第184章:两天两夜终击退 (第1/2页)
风还在吹,带着焦土和铁锈味。
陈默站在洼地边缘的弹坑旁,手里那支步枪已经空了膛,枪管烫得能烤熟鸡蛋。他没放下,也没换,就那么杵着,像根插进地里的桩子。远处丘陵黑压压一片,敌军最后集结的火光熄了,只剩几缕残烟从塌了一半的地堡里冒出来,被夜风一卷,散得干干净净。
炮声停了有十分钟。
不是那种短暂的安静,是真真正正的停了。
没有冲锋号,没有机枪扫射,连一声零星的枪响都没有。
只有我方阵地上,几个战士在低声咳嗽,有人喘得厉害,像是破风箱在拉。一个机枪手瘫坐在掩体后头,手里还抱着三脚架,眼睛闭着,脑袋一点一点,差点栽进泥里。旁边战友伸手推了他一把:“醒着点,别睡!”

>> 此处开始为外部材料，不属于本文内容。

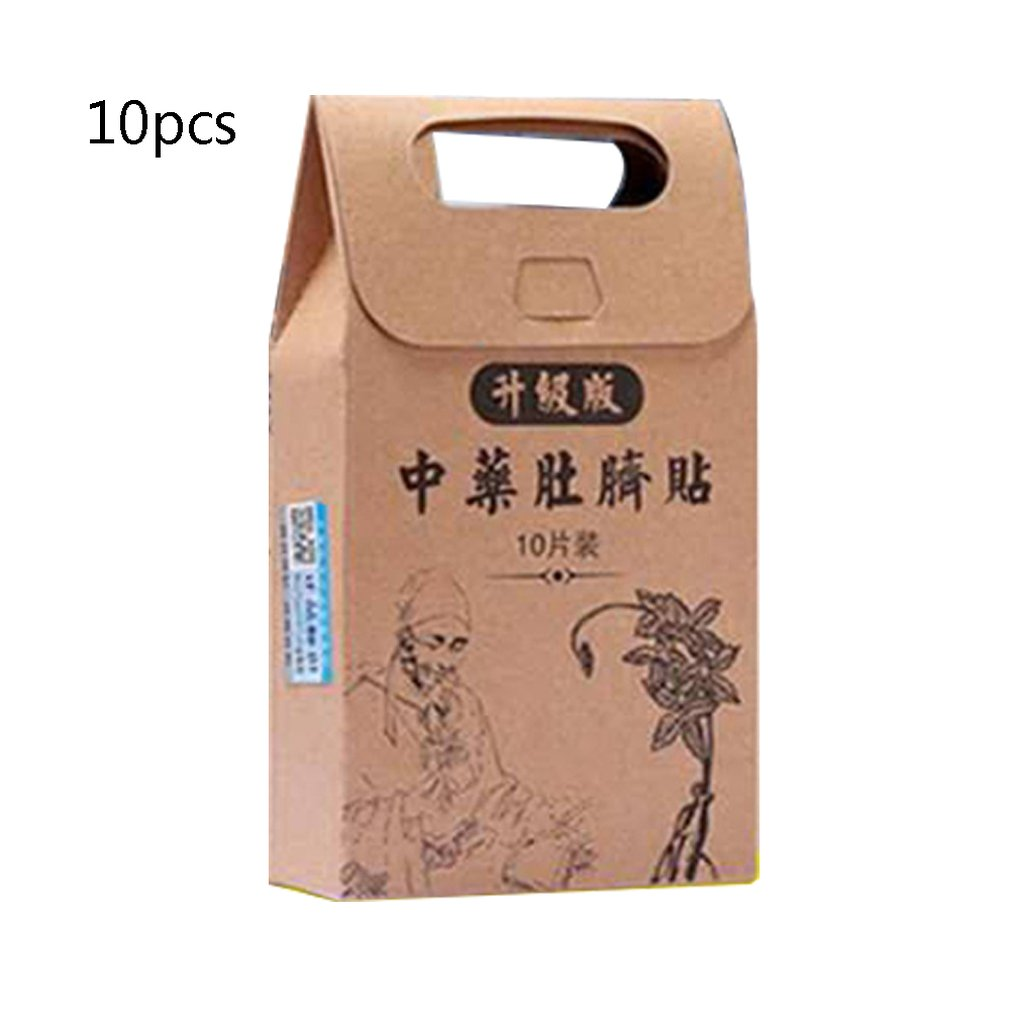 Natural Chinese Medicine Potent Slimming Paste Stickers Belly Patch Skinny Waist Fat Burning Slimming Losing Weight Patch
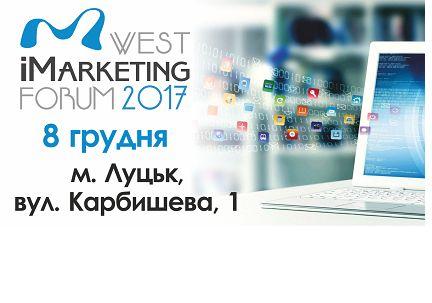Стала відома програма форуму з інтернет-маркетингу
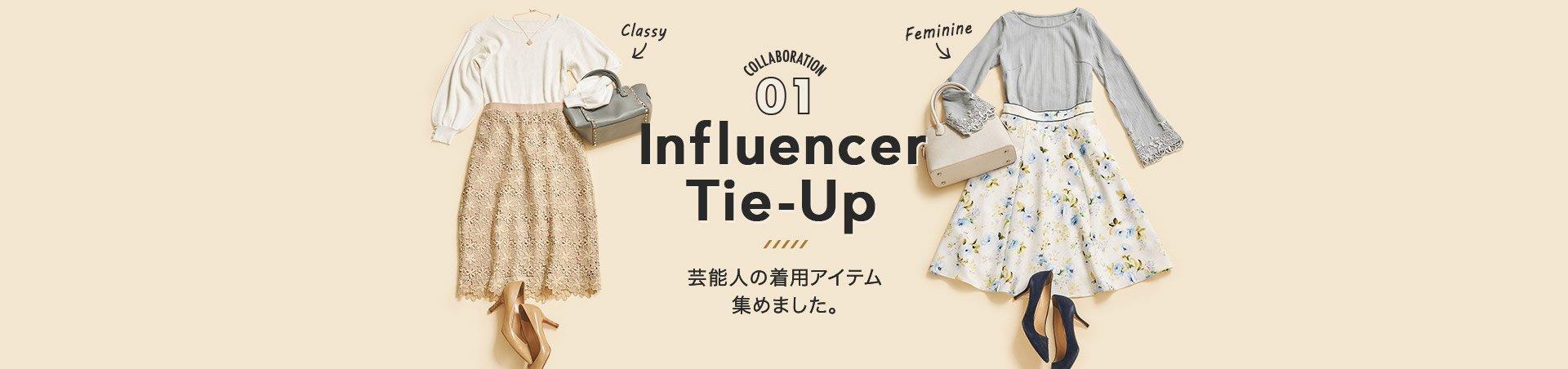 Influencer Tie-Up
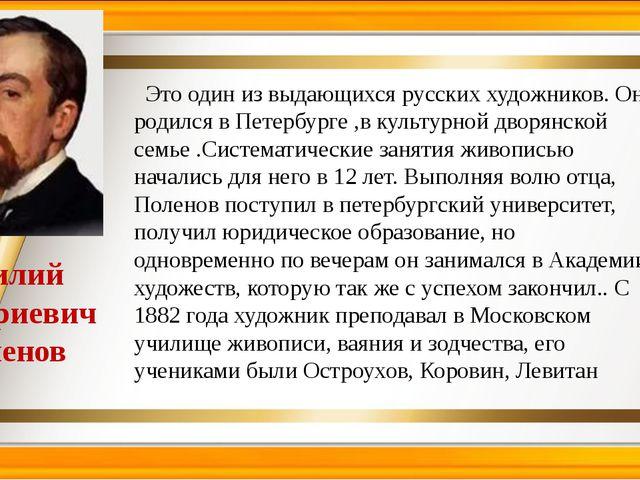 Это один из выдающихся русских художников. Он родился в Петербурге ,в культу...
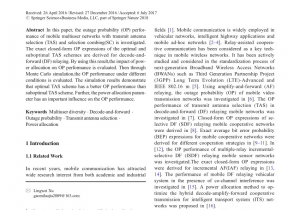 Bug Mobile Victoria Tx Pdf Performance Analysis Of Mobile Multiuser Cooperative Networks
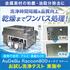 自動洗浄機(オーデブ ラクーン)【※お試し洗浄テスト実施中】 製品画像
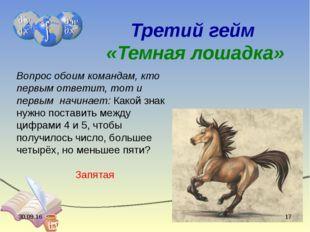 Третий гейм «Темная лошадка» Вопрос обоим командам, кто первым ответит, тот и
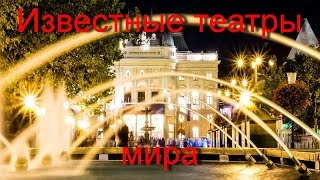 Театры мира/Ко дню театра/.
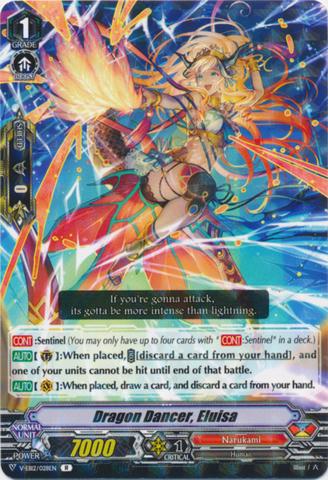 Dragon Dancer, Eluisa - V-EB12/028EN - R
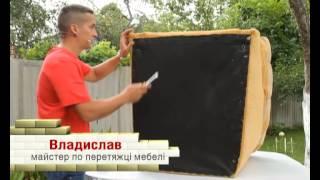как сделать простое кресло для дачи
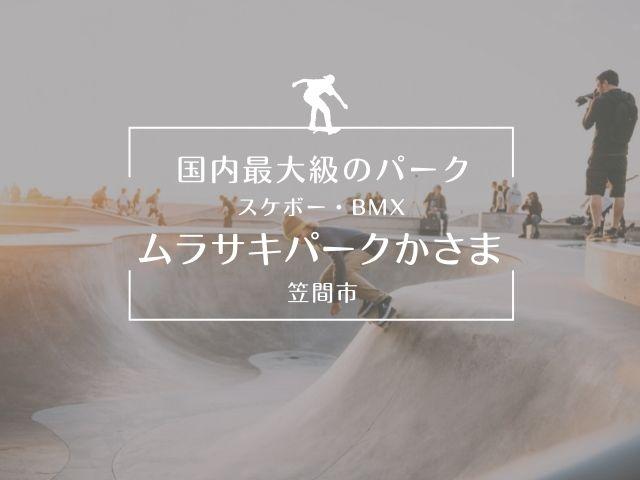 笠間 スケートパーク ムラサキパークかさま 笠間市
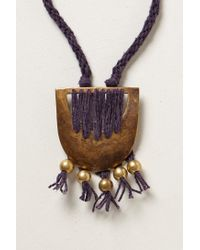 Erin Considine - Metallic Lisse Pendant Necklace - Lyst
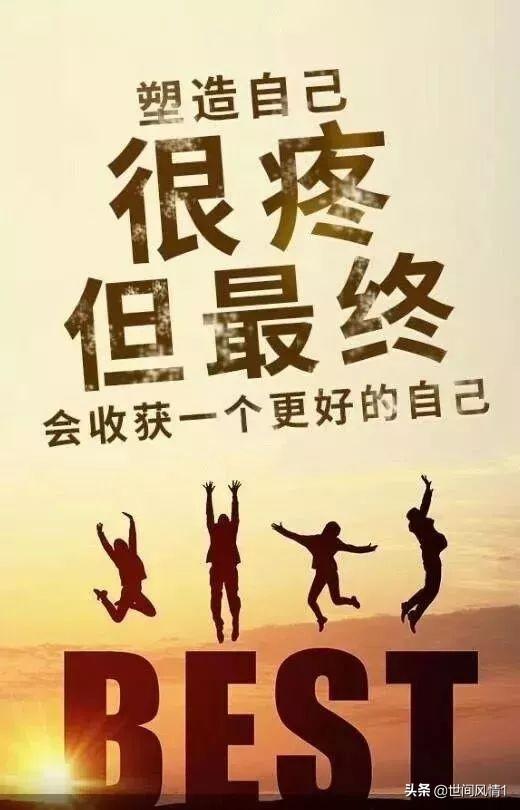唯美努力奋斗励志图片带字-劳有所获 - 5068儿童网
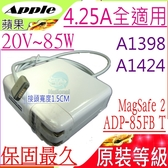 APPLE 20V 85W 充電器(原廠)-蘋果 4.25A,MagSafe 2, A1424,A1398,MD104F,MD103B,MD506LL
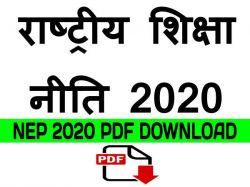 New Education Policy 2020 Pdf Highlights Analysis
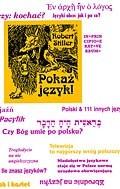 Okładka książki Pokaż język czyli rozróbki i opowieści o polszczyźnie oraz 111 innych językach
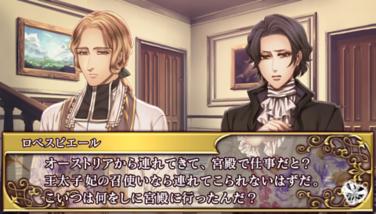 『薔薇に隠されしヴェリテ』ゲーム画面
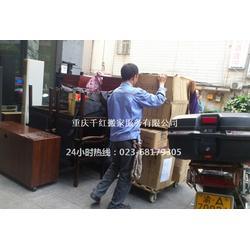 重庆北碚区搬家-短途搬家公司-千红搬家图片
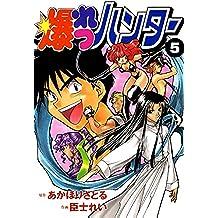 爆れつハンター(5) (電撃コミックス)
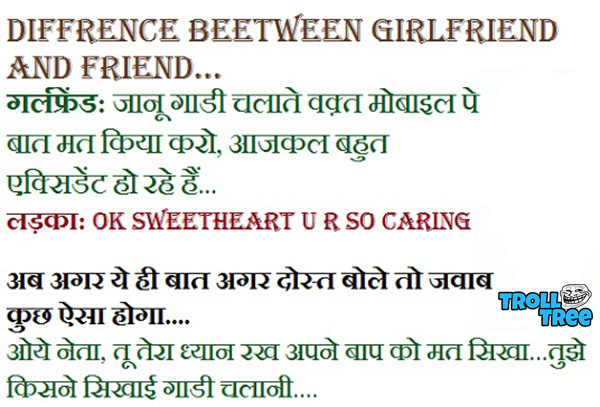 Diffrence Beetween Girlfriend And Friend – Hindi Trolls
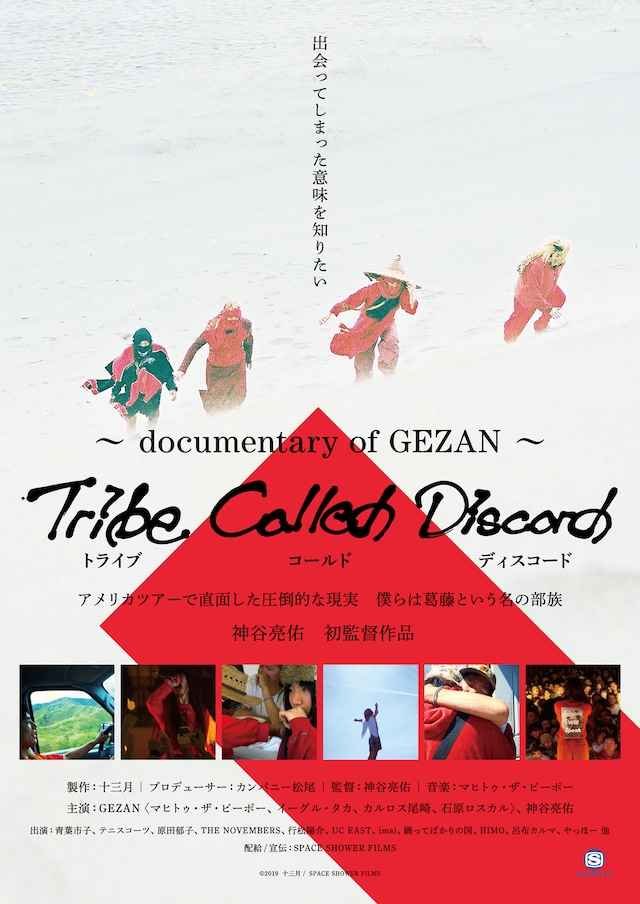 「Tribe Called Discord:Documentary of GEZAN」ビジュアル (c)2019 十三月 / SPACE SHOWER FILMS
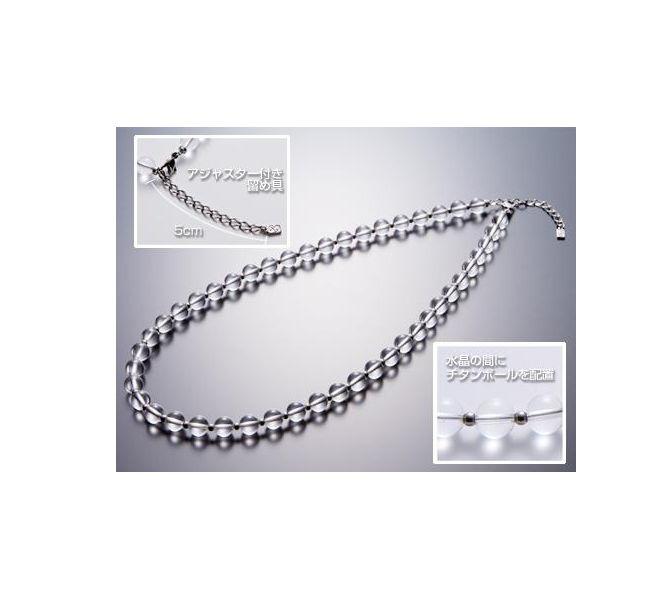 【送料無料】 ファイテンアースクリスタル ネックレス (+5cmアジャスター)70cm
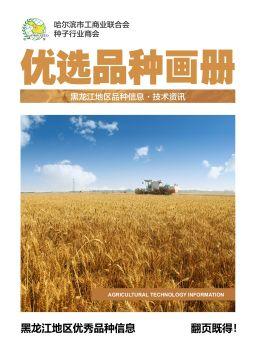 【创刊号】哈尔滨种子商会优选品种画册,电子书免费制作 免费阅读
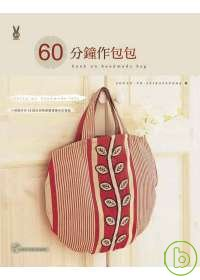 60分鐘作包包 =  Book on handmade bag /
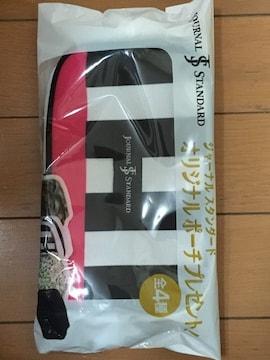 新品★ジャーナルスタンダード/オリジナルポーチ¥100スタ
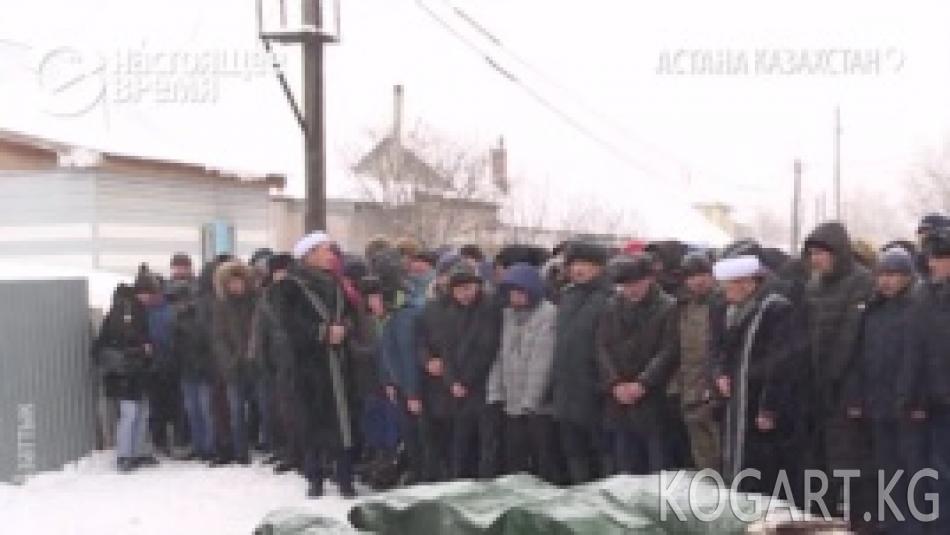 Астанада өрттөн каза болгон кыздар жерге берилди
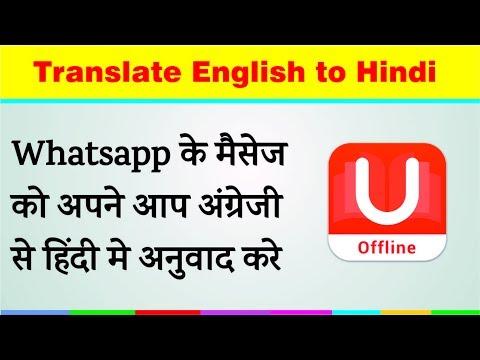WhatsApp मैसेज को कैसे अपने आप अंग्रजी से हिंदी में कैसे अनुवाद करे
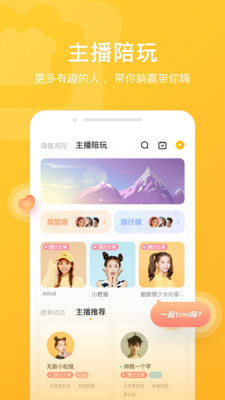 来玩鸭游戏陪玩app1.0.0官网版截图0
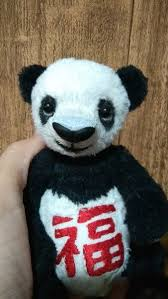 <b>Panda</b> Teddy toy with embr by Natalia Roshchina in 2020 | <b>Panda</b> ...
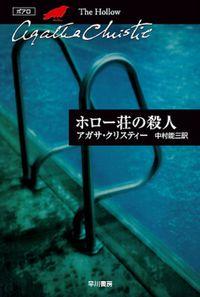 ホロー荘の殺人(クリスティー文庫)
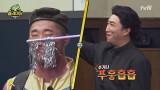 [선공개] 푸흫흡흡...! 통장이 텅장되는 웃음 트랩 대폭발!
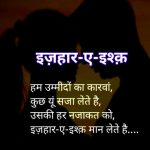 Romantic Shayari Images In Hindi pics download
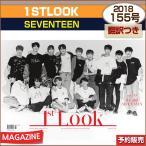 1STLOOK 155号 (2018) SEVENTEEN / 1次予約 / 和訳つき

那人猛地睁开眼,抹了把脸上的灰:“我没睡,我就……眯一下。”
话音未落,右边坡下突然传来一阵杂乱的脚步声。
不是我们的人——脚步慌、落地重,还有人摔了一跤,骂了句听不清的话。
“那边!”有人低吼。
陈默抬手,制止开火。他眯眼盯着声音来处,只见七八个黑影从洼地另一侧踉跄跑出,肩上的步枪甩来甩去,有的干脆丢了,只顾往前逃。一人跑着跑着腿一软,跪在地上爬,后面的人也不管,直接踩过去。
“是逃兵。”通讯员凑过来,声音发哑。
“嗯。”陈默点头,“打两个,吓住剩下的。”
通讯员举起步枪,瞄准,扣扳机。
砰!
最前头那人应声扑倒,没动。
第二枪擦过另一个肩膀,那人惨叫一声,滚下坡去。剩下几个顿时炸了窝,四散奔逃,连滚带爬往丘陵后头钻,眨眼就没影了。
“清了。”通讯员收枪,喘了口气。
陈默这才松了手里的步枪,往地上一靠,顺势坐下。两条腿跟灌了铅似的,膝盖一弯就发抖。他低头看了眼地图,铅笔还夹在指间,边缘已经被指甲划出好几道印子。他没动,就那么捏着,像是怕一松手,这仗就还得重打一遍。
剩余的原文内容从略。